At Waterloo, Mr. Johnston - who prefers to live in the countryside among his Mennonite neighbours - has been pivotal in leveraging the university's longstanding dominance in information technology and the presence of Research in Motion and other companies to make the region a national high-tech hub. RIM money is also helping make the university a leader in theoretical physics and global governance research.
One enthusiastic entrepreneur recently dubbed Mr. Johnston "the greatest university president on the planet."

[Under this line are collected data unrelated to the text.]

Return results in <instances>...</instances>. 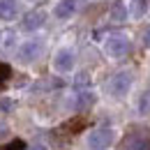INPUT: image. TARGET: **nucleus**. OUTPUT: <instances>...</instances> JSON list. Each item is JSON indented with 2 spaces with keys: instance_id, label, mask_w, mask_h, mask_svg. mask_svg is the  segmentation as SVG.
<instances>
[{
  "instance_id": "obj_1",
  "label": "nucleus",
  "mask_w": 150,
  "mask_h": 150,
  "mask_svg": "<svg viewBox=\"0 0 150 150\" xmlns=\"http://www.w3.org/2000/svg\"><path fill=\"white\" fill-rule=\"evenodd\" d=\"M129 49H132V44L125 35H111L104 42V51H106V56H111V58H125L129 53Z\"/></svg>"
},
{
  "instance_id": "obj_2",
  "label": "nucleus",
  "mask_w": 150,
  "mask_h": 150,
  "mask_svg": "<svg viewBox=\"0 0 150 150\" xmlns=\"http://www.w3.org/2000/svg\"><path fill=\"white\" fill-rule=\"evenodd\" d=\"M132 88V74L129 72H118V74L111 76V81H109V93L113 97H122V95H127Z\"/></svg>"
},
{
  "instance_id": "obj_3",
  "label": "nucleus",
  "mask_w": 150,
  "mask_h": 150,
  "mask_svg": "<svg viewBox=\"0 0 150 150\" xmlns=\"http://www.w3.org/2000/svg\"><path fill=\"white\" fill-rule=\"evenodd\" d=\"M111 143H113V132L109 127H99V129L90 132V136H88V146L93 150H104Z\"/></svg>"
},
{
  "instance_id": "obj_4",
  "label": "nucleus",
  "mask_w": 150,
  "mask_h": 150,
  "mask_svg": "<svg viewBox=\"0 0 150 150\" xmlns=\"http://www.w3.org/2000/svg\"><path fill=\"white\" fill-rule=\"evenodd\" d=\"M42 49H44V44H42L39 39H30V42L21 44L19 60H21V62H25V65H30V62H35V60L42 56Z\"/></svg>"
},
{
  "instance_id": "obj_5",
  "label": "nucleus",
  "mask_w": 150,
  "mask_h": 150,
  "mask_svg": "<svg viewBox=\"0 0 150 150\" xmlns=\"http://www.w3.org/2000/svg\"><path fill=\"white\" fill-rule=\"evenodd\" d=\"M125 150H150V132H134L125 139Z\"/></svg>"
},
{
  "instance_id": "obj_6",
  "label": "nucleus",
  "mask_w": 150,
  "mask_h": 150,
  "mask_svg": "<svg viewBox=\"0 0 150 150\" xmlns=\"http://www.w3.org/2000/svg\"><path fill=\"white\" fill-rule=\"evenodd\" d=\"M74 51L72 49H60L53 58V67H56L58 72H72L74 69Z\"/></svg>"
},
{
  "instance_id": "obj_7",
  "label": "nucleus",
  "mask_w": 150,
  "mask_h": 150,
  "mask_svg": "<svg viewBox=\"0 0 150 150\" xmlns=\"http://www.w3.org/2000/svg\"><path fill=\"white\" fill-rule=\"evenodd\" d=\"M44 21H46V14L42 9H33V12H28L23 16V28L25 30H37V28L44 25Z\"/></svg>"
},
{
  "instance_id": "obj_8",
  "label": "nucleus",
  "mask_w": 150,
  "mask_h": 150,
  "mask_svg": "<svg viewBox=\"0 0 150 150\" xmlns=\"http://www.w3.org/2000/svg\"><path fill=\"white\" fill-rule=\"evenodd\" d=\"M76 9H79V2L76 0H60L56 5V16L58 19H69V16H74Z\"/></svg>"
},
{
  "instance_id": "obj_9",
  "label": "nucleus",
  "mask_w": 150,
  "mask_h": 150,
  "mask_svg": "<svg viewBox=\"0 0 150 150\" xmlns=\"http://www.w3.org/2000/svg\"><path fill=\"white\" fill-rule=\"evenodd\" d=\"M16 16H19L16 0H0V19L2 21H14Z\"/></svg>"
},
{
  "instance_id": "obj_10",
  "label": "nucleus",
  "mask_w": 150,
  "mask_h": 150,
  "mask_svg": "<svg viewBox=\"0 0 150 150\" xmlns=\"http://www.w3.org/2000/svg\"><path fill=\"white\" fill-rule=\"evenodd\" d=\"M129 14L134 19H143L148 14V0H132L129 2Z\"/></svg>"
},
{
  "instance_id": "obj_11",
  "label": "nucleus",
  "mask_w": 150,
  "mask_h": 150,
  "mask_svg": "<svg viewBox=\"0 0 150 150\" xmlns=\"http://www.w3.org/2000/svg\"><path fill=\"white\" fill-rule=\"evenodd\" d=\"M127 14H129V9H127L125 2H115V5L111 7V19L113 21H125Z\"/></svg>"
},
{
  "instance_id": "obj_12",
  "label": "nucleus",
  "mask_w": 150,
  "mask_h": 150,
  "mask_svg": "<svg viewBox=\"0 0 150 150\" xmlns=\"http://www.w3.org/2000/svg\"><path fill=\"white\" fill-rule=\"evenodd\" d=\"M139 113L141 115H150V90L141 95V99H139Z\"/></svg>"
},
{
  "instance_id": "obj_13",
  "label": "nucleus",
  "mask_w": 150,
  "mask_h": 150,
  "mask_svg": "<svg viewBox=\"0 0 150 150\" xmlns=\"http://www.w3.org/2000/svg\"><path fill=\"white\" fill-rule=\"evenodd\" d=\"M93 102H95V95H93V93H81V95H79L76 106H79V109H86V106H90Z\"/></svg>"
},
{
  "instance_id": "obj_14",
  "label": "nucleus",
  "mask_w": 150,
  "mask_h": 150,
  "mask_svg": "<svg viewBox=\"0 0 150 150\" xmlns=\"http://www.w3.org/2000/svg\"><path fill=\"white\" fill-rule=\"evenodd\" d=\"M7 79H9V67H7V65H0V86H2Z\"/></svg>"
},
{
  "instance_id": "obj_15",
  "label": "nucleus",
  "mask_w": 150,
  "mask_h": 150,
  "mask_svg": "<svg viewBox=\"0 0 150 150\" xmlns=\"http://www.w3.org/2000/svg\"><path fill=\"white\" fill-rule=\"evenodd\" d=\"M5 150H25V146H23V141H19V139H16V141H12V143H9Z\"/></svg>"
},
{
  "instance_id": "obj_16",
  "label": "nucleus",
  "mask_w": 150,
  "mask_h": 150,
  "mask_svg": "<svg viewBox=\"0 0 150 150\" xmlns=\"http://www.w3.org/2000/svg\"><path fill=\"white\" fill-rule=\"evenodd\" d=\"M143 44H146V46H150V28L146 30V35H143Z\"/></svg>"
},
{
  "instance_id": "obj_17",
  "label": "nucleus",
  "mask_w": 150,
  "mask_h": 150,
  "mask_svg": "<svg viewBox=\"0 0 150 150\" xmlns=\"http://www.w3.org/2000/svg\"><path fill=\"white\" fill-rule=\"evenodd\" d=\"M28 150H46V146H42V143H37V146H30Z\"/></svg>"
},
{
  "instance_id": "obj_18",
  "label": "nucleus",
  "mask_w": 150,
  "mask_h": 150,
  "mask_svg": "<svg viewBox=\"0 0 150 150\" xmlns=\"http://www.w3.org/2000/svg\"><path fill=\"white\" fill-rule=\"evenodd\" d=\"M28 2H35V0H28Z\"/></svg>"
}]
</instances>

Mr. Johnston is fluently bilingual, steeped in both French and English political culture, more than capable, as a former law professor, of handling any constitutionally sensitive challenges such as the prorogation crisis of 2008, and so politically neutral that he has moderated several leaders' debates during federal elections.
Apart from his age - Mr. Johnston is 69 and retired general John de Chastelain recently ruled himself out of contention for the job because he is too old at 72 - there is only one possible blemish on this otherwise impeccable resume.
In 2007, Prime Minister Stephen Harper appointed him special adviser with the mandate of drawing up the terms of reference for what would become the Oliphant inquiry into the relationship between former prime minister Brian Mulroney and businessman Karlheinz Schreiber.
Mr. Johnston elected not to include the controversy over the awarding of Airbus contracts in the mandate, on the grounds that the RCMP had already been all over the case, and had come up with nothing. Critics insist the Airbus affair should have been reopened, and that Mr. Johnston was acting as the Prime Minister's man.
Those critics don't know Mr. Johnston, maintains Peter George, who is stepping down today after 15 years as president of McMaster University.
"He has always been his own man," Mr. George maintains. "He is a man of great integrity who calls it as he sees it. People who make such allegations would be barking up the wrong tree. That's not the David Johnston I know."
Prof. George, whose only concern is that Mr. Johnston might find the role of governor-general "a little confining," predicts he would use the largely ceremonial role "to mediate or build consensus" on major public issues "to help shape a vision for Canada."